--- start DATA IN THIS EXERCISE ---

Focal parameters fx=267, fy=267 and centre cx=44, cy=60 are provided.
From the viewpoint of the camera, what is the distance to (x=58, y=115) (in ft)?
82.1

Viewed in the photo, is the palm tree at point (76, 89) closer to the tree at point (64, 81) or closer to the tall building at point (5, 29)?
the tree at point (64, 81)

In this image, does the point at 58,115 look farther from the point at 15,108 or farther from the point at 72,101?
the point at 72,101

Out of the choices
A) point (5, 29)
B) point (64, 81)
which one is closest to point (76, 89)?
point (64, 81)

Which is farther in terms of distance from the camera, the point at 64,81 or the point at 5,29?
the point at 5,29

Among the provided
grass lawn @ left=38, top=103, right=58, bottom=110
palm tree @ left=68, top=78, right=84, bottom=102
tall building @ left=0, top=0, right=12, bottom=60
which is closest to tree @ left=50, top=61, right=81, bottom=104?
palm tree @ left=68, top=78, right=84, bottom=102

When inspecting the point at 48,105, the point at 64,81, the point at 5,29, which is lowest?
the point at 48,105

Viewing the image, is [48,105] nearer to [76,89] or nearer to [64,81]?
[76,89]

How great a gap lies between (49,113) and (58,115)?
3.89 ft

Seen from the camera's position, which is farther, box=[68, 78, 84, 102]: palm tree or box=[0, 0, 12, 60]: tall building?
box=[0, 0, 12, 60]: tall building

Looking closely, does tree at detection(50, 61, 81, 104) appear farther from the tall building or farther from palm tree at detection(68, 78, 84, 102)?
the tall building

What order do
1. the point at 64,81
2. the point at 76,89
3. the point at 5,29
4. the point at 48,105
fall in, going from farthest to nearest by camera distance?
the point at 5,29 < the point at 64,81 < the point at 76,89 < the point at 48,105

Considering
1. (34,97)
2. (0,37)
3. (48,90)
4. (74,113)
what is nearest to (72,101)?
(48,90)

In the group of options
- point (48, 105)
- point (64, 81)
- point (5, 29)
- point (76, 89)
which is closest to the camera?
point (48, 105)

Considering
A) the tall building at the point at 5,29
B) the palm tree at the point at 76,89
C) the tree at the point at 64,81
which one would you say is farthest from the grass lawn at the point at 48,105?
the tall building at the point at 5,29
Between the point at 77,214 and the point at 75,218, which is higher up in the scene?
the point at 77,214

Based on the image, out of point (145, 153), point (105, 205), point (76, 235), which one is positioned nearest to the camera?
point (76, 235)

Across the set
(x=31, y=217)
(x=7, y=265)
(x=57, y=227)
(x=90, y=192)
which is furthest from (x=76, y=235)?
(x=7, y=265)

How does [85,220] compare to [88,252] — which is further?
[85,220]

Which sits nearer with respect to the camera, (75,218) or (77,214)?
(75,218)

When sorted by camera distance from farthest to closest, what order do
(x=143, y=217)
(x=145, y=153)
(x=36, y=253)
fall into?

--- end DATA IN THIS EXERCISE ---

> **WRITTEN PROBLEM**
Rewrite all the entries above with every instance of "camera" changed to "viewer", leaving everything else unchanged.

> **CORRECT OUTPUT**
Focal parameters fx=267, fy=267 and centre cx=44, cy=60 are provided.
From the viewpoint of the viewer, what is the distance to (x=58, y=115) (in ft)?
82.1

Viewed in the photo, is the palm tree at point (76, 89) closer to the tree at point (64, 81) or closer to the tall building at point (5, 29)?
the tree at point (64, 81)

In this image, does the point at 58,115 look farther from the point at 15,108 or farther from the point at 72,101?
the point at 72,101

Out of the choices
A) point (5, 29)
B) point (64, 81)
which one is closest to point (76, 89)?
point (64, 81)

Which is farther in terms of distance from the viewer, the point at 64,81 or the point at 5,29?
the point at 5,29

Among the provided
grass lawn @ left=38, top=103, right=58, bottom=110
palm tree @ left=68, top=78, right=84, bottom=102
tall building @ left=0, top=0, right=12, bottom=60
which is closest to tree @ left=50, top=61, right=81, bottom=104?
palm tree @ left=68, top=78, right=84, bottom=102

When inspecting the point at 48,105, the point at 64,81, the point at 5,29, which is lowest?
the point at 48,105

Viewing the image, is [48,105] nearer to [76,89] or nearer to [64,81]?
[76,89]

How great a gap lies between (49,113) and (58,115)?
3.89 ft

Seen from the viewer's position, which is farther, box=[68, 78, 84, 102]: palm tree or box=[0, 0, 12, 60]: tall building?
box=[0, 0, 12, 60]: tall building

Looking closely, does tree at detection(50, 61, 81, 104) appear farther from the tall building or farther from palm tree at detection(68, 78, 84, 102)?
the tall building

What order do
1. the point at 64,81
2. the point at 76,89
3. the point at 5,29
4. the point at 48,105
fall in, going from farthest to nearest by viewer distance?
the point at 5,29 < the point at 64,81 < the point at 76,89 < the point at 48,105

Considering
1. (34,97)
2. (0,37)
3. (48,90)
4. (74,113)
what is nearest to (72,101)?
(48,90)

In the group of options
- point (48, 105)
- point (64, 81)
- point (5, 29)
- point (76, 89)
which is closest to the viewer?
point (48, 105)

Considering
A) the tall building at the point at 5,29
B) the palm tree at the point at 76,89
C) the tree at the point at 64,81
which one would you say is farthest from the grass lawn at the point at 48,105?
the tall building at the point at 5,29
Between the point at 77,214 and the point at 75,218, which is higher up in the scene?
the point at 77,214

Based on the image, out of point (145, 153), point (105, 205), point (76, 235), which one is positioned nearest to the viewer?
point (76, 235)

Across the set
(x=31, y=217)
(x=7, y=265)
(x=57, y=227)
(x=90, y=192)
which is furthest from (x=76, y=235)?
(x=7, y=265)

How does [85,220] compare to [88,252] — which is further?
[85,220]

Which sits nearer with respect to the viewer, (75,218) or (77,214)?
(75,218)

When sorted by viewer distance from farthest to closest, what order do
(x=143, y=217)
(x=145, y=153)
(x=36, y=253)
fall into?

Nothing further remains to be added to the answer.